Stilllegung des Atomendlagers Morsleben wird teuer
Berlin - Die Stilllegung des ehemaligen DDR-Atommüllendlagers Morsleben in Sachsen-Anhalt dürfte nach vorsichtigen Angaben des Bundesumweltministeriums zwischen 800 Millionen und 1,6 Milliarden Euro kosten. Seriöse Detailangaben zur Beendigung dieser unterirdischen Lagerstätte für schwach und mittelstark radioaktive Abfälle könnten derzeit jedoch noch nicht gemacht werden, sagte Umwelt-Staatssekretär Jürgen Becker am Mittwoch im Umweltausschuss des Bundestages, wie dessen Pressestab berichtete.
Schätzungen zufolge könnte die Stilllegung 1,2 Milliarden Euro erfordern, wird der Staatssekretär zitiert. Diese Angabe habe jedoch eine Schwankungsbreite von 30 Prozent nach oben und unten. Die Chance, dass sich die Atomwirtschaft daran beteiligt, sind nach Angaben des Ministeriums jedoch gering. Hier bestünden rechtliche Probleme, da das Endlager als "Altlast" der DDR gelte. Der Staatssekretär teilte mit, dass bis 2013 mit einem Ende des Planfeststellungsverfahrens gerechnet werde.
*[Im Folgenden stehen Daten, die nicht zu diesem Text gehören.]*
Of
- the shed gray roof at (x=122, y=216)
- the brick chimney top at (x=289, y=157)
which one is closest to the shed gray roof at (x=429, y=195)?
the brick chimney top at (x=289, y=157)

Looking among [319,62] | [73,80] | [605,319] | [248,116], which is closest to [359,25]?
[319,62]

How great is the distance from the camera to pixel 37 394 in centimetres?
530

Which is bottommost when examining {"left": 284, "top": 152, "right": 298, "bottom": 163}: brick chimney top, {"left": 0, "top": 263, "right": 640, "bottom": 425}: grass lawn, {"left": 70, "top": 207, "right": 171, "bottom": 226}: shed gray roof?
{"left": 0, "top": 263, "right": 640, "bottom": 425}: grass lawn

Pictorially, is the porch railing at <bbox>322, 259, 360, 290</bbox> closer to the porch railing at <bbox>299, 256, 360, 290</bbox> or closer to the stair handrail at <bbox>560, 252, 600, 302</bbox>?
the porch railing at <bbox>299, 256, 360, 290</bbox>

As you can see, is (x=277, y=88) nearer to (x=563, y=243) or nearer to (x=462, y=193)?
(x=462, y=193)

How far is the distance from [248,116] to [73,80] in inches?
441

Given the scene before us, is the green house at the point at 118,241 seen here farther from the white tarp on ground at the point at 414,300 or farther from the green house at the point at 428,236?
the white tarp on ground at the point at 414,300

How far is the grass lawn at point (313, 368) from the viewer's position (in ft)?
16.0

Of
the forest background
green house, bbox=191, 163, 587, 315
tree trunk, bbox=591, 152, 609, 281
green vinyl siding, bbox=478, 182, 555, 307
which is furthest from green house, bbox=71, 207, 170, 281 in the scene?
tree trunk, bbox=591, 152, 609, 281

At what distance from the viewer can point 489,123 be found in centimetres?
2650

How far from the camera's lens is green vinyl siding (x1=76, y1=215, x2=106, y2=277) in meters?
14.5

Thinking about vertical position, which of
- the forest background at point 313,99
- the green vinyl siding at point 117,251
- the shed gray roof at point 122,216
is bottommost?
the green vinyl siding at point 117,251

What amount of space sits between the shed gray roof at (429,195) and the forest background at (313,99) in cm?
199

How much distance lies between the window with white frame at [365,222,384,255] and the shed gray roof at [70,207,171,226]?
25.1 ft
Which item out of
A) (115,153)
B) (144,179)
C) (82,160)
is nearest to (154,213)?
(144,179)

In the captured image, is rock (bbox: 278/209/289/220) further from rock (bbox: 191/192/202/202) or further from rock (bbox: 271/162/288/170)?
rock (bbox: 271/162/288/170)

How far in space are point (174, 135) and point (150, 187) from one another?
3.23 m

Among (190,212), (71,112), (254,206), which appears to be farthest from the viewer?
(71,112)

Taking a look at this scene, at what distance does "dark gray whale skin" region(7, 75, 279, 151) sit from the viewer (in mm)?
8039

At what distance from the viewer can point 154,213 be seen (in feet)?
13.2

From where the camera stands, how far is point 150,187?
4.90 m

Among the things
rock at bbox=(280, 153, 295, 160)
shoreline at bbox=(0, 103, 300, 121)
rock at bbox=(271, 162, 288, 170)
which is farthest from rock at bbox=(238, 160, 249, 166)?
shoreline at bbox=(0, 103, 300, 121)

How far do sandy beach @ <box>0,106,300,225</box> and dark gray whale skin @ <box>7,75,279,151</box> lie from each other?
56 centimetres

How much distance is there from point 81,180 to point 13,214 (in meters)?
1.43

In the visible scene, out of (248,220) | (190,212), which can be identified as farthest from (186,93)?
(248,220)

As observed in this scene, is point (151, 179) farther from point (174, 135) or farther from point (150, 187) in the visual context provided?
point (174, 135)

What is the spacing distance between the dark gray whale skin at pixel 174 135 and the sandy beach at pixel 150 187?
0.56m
Erst danach und nach der erforderlichen Umrüstung des Salzstocks nahe der niedersächsischen Landesgrenze sei es möglich, mit der Stilllegung zu beginnen. Dafür seien nach heutigem Planungsstand 15 Jahre angesetzt.
Nach bisherigen Angaben des Bundesamtes für Strahlenschutz (BfS) soll die Grube innerhalb von 20 Jahren so stillgelegt werden, dass keine radioaktiven Stoffe nach außen gelangen. Seit 1998 wird kein neuer Abfall mehr dorthin gebracht. Zuvor waren aber seit der deutschen Wiedervereinigung in den 90er Jahren Atomabfälle aus Westdeutschland eingelagert worden.